The trimmed gene list represents genes that are present above the LoD in at least half the samples or the most evenly expressed genes—though they might not be the highest or lowest in their expression value.
For the 50% of the samples that remain, a distribution is calculated that represents their combined expression values for the gene list defined above. For this distribution, the median represents the 50th percentile expression value for the set of data.
I am trying to find this list of genes that is expressed in at least half of the cells. I assume they mean that the genes in this list must ALL be expressed in the same subset of cells, i.e., these genes must co-express in a subset of at least 48 cells.
I built the following matrix: Each row is a logical vector indicating the samples in which a gene was detected. Genes must appear in a minimum of 48 samples out of 96 (half) to make it this far (be included in this matrix). i.e., all genes in this matrix appear in 48 or more samples.

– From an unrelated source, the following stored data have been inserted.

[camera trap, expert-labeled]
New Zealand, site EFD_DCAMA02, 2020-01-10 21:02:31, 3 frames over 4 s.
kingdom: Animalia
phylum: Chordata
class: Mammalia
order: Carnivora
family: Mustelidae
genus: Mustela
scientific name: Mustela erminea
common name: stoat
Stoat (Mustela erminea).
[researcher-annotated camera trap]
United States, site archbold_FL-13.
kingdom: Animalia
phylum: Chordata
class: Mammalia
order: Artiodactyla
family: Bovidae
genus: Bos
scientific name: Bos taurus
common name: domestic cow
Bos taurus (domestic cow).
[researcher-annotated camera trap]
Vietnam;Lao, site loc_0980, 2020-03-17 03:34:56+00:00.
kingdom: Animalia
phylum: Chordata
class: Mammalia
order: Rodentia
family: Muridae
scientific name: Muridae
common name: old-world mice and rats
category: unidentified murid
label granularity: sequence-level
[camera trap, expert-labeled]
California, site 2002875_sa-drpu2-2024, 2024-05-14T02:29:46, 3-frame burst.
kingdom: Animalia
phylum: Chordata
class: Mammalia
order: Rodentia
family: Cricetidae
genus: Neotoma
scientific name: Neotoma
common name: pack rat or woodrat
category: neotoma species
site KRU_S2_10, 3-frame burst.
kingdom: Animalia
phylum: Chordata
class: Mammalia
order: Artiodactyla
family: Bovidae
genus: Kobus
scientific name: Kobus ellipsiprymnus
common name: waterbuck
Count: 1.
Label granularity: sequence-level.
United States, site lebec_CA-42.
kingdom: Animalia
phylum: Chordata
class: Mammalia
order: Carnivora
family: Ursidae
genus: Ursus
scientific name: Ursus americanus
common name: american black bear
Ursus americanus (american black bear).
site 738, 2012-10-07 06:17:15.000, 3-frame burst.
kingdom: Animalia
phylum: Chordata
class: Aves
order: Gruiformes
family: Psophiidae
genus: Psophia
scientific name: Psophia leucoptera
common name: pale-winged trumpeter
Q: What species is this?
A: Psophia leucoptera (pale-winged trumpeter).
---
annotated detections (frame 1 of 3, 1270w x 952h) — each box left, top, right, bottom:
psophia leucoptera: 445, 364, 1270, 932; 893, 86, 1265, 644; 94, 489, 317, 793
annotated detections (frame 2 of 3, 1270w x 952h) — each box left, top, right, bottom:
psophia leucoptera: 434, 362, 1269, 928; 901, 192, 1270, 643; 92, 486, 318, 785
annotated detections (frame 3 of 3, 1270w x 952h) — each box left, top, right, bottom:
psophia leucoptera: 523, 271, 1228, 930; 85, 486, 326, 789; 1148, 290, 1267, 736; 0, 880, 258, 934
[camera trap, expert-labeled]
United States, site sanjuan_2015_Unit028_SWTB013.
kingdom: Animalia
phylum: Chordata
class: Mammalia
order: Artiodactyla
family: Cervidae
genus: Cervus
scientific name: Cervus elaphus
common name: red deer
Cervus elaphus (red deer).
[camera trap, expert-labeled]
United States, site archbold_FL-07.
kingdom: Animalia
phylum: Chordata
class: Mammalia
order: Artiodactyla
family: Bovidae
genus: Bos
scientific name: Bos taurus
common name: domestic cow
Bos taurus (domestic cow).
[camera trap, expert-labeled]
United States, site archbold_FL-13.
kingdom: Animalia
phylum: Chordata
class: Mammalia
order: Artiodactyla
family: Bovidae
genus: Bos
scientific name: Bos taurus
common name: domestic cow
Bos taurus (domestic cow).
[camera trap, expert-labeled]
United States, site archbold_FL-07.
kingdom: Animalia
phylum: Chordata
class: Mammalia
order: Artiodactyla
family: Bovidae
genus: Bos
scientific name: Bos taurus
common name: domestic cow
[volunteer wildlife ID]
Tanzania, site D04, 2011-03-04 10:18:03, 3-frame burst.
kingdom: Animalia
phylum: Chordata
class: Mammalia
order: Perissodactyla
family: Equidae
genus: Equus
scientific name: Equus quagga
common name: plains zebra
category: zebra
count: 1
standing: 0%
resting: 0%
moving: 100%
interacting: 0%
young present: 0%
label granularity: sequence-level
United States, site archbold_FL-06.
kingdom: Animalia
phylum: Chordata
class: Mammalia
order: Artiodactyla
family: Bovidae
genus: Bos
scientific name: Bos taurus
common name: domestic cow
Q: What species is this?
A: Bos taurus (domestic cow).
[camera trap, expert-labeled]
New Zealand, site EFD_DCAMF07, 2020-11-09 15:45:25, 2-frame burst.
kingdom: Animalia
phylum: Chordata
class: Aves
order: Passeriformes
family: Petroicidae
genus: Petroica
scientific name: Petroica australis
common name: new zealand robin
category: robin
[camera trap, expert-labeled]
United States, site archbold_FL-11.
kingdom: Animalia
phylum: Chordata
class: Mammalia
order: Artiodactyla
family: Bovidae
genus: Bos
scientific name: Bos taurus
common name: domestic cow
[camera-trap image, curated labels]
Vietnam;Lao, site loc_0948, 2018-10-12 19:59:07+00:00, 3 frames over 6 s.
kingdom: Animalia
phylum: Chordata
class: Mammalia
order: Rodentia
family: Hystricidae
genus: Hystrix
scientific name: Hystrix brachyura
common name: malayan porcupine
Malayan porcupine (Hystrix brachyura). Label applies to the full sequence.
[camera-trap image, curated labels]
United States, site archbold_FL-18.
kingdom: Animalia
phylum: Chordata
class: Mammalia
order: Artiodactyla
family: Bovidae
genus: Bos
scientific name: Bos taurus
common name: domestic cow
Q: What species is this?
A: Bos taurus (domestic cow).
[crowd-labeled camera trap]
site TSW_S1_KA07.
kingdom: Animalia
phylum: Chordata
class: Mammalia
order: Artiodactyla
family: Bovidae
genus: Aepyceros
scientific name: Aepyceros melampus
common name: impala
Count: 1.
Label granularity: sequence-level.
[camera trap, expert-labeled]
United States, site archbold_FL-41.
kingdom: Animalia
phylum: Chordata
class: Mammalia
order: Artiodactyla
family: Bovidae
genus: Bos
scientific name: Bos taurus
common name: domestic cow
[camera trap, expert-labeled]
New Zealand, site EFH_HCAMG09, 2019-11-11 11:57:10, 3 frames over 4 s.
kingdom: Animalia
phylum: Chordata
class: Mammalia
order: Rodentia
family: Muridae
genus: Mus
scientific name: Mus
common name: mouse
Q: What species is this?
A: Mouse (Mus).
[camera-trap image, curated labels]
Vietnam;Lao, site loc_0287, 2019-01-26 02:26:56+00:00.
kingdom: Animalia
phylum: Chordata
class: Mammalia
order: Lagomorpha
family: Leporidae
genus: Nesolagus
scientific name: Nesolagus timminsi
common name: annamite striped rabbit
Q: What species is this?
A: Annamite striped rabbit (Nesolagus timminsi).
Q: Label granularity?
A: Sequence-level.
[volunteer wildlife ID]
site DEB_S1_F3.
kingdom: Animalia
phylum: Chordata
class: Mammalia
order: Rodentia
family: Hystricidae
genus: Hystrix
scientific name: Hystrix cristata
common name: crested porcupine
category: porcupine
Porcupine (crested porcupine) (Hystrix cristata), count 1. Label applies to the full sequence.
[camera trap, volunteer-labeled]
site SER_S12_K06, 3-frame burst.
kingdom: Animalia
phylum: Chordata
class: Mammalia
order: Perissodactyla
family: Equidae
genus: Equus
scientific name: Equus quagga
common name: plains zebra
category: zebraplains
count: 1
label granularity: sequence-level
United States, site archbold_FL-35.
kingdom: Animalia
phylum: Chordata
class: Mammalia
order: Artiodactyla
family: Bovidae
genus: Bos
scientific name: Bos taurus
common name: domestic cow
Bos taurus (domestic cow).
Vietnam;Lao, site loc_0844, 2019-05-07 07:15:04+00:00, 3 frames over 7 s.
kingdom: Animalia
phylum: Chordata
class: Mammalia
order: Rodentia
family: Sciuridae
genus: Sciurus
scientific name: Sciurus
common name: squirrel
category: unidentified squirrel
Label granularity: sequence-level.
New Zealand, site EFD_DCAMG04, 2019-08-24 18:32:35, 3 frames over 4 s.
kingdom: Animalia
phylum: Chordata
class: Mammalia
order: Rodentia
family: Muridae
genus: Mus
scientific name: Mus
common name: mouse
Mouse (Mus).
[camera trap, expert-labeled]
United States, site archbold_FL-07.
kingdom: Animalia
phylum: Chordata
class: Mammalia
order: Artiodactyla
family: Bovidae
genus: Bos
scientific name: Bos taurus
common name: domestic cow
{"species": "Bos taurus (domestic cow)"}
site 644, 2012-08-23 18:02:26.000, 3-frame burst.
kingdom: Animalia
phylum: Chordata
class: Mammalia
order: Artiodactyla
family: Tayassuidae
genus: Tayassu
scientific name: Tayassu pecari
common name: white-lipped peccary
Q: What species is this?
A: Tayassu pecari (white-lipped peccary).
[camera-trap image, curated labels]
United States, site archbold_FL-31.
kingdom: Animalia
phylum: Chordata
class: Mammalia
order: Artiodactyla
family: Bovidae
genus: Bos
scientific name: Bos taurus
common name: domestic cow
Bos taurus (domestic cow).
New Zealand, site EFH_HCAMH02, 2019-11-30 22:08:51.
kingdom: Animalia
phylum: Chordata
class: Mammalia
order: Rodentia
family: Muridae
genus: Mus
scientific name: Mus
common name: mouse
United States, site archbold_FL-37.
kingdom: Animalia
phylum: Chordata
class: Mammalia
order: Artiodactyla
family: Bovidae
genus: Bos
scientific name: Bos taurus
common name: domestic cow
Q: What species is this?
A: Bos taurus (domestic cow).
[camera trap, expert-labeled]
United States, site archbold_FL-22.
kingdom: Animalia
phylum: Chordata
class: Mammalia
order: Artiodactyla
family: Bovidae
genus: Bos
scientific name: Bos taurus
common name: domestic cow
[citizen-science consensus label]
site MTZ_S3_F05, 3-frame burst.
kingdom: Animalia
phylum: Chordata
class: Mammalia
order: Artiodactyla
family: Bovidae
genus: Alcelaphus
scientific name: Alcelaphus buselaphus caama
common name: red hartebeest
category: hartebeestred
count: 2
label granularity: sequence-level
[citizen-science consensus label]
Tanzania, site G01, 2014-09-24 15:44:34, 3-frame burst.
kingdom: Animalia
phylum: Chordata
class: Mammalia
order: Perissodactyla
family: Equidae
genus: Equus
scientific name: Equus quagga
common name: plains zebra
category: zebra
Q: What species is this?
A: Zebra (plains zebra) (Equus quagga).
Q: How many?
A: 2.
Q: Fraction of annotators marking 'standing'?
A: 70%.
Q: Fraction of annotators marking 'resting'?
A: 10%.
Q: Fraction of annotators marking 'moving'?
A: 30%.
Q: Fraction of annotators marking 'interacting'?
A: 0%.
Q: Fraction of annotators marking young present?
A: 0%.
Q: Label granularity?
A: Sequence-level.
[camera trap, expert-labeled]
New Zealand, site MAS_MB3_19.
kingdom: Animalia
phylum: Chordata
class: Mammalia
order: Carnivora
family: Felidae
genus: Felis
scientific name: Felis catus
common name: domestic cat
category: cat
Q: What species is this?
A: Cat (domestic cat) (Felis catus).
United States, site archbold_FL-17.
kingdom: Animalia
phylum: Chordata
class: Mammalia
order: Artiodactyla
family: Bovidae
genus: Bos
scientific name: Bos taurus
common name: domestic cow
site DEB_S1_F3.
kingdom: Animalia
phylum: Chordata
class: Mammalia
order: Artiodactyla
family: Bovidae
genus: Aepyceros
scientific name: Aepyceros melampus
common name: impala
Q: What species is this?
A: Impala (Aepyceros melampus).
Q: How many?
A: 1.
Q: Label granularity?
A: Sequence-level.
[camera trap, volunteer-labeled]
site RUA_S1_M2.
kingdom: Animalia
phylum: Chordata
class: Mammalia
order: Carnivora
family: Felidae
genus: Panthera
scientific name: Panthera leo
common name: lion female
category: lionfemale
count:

Sample1 Sample2 Sample3 Sample4 Sample5 Sample6 Sample7 Sample8 ... gene1 TRUE FALSE TRUE TRUE TRUE FALSE FALSE FALSE gene2 FALSE TRUE FALSE TRUE FALSE TRUE TRUE FALSE gene3 TRUE TRUE FALSE TRUE FALSE TRUE TRUE FALSE gene4 FALSE FALSE TRUE FALSE TRUE FALSE TRUE TRUE gene5 TRUE TRUE TRUE TRUE TRUE FALSE TRUE TRUE gene6 FALSE FALSE TRUE FALSE FALSE TRUE TRUE TRUE gene7 TRUE TRUE FALSE FALSE TRUE TRUE FALSE FALSE gene8 TRUE TRUE TRUE TRUE FALSE FALSE FALSE FALSE
I could also say I have an array of samples for each gene in which the latter was expressed, such as:
> gene1  "Sample1" "Sample3" "Sample4" "Sample5"
How can I obtain the *largest* set of genes (rows in the matrix) that belong to a common set of *at least* 48 samples (columns)? (Assuming my interpretation of the function is correct).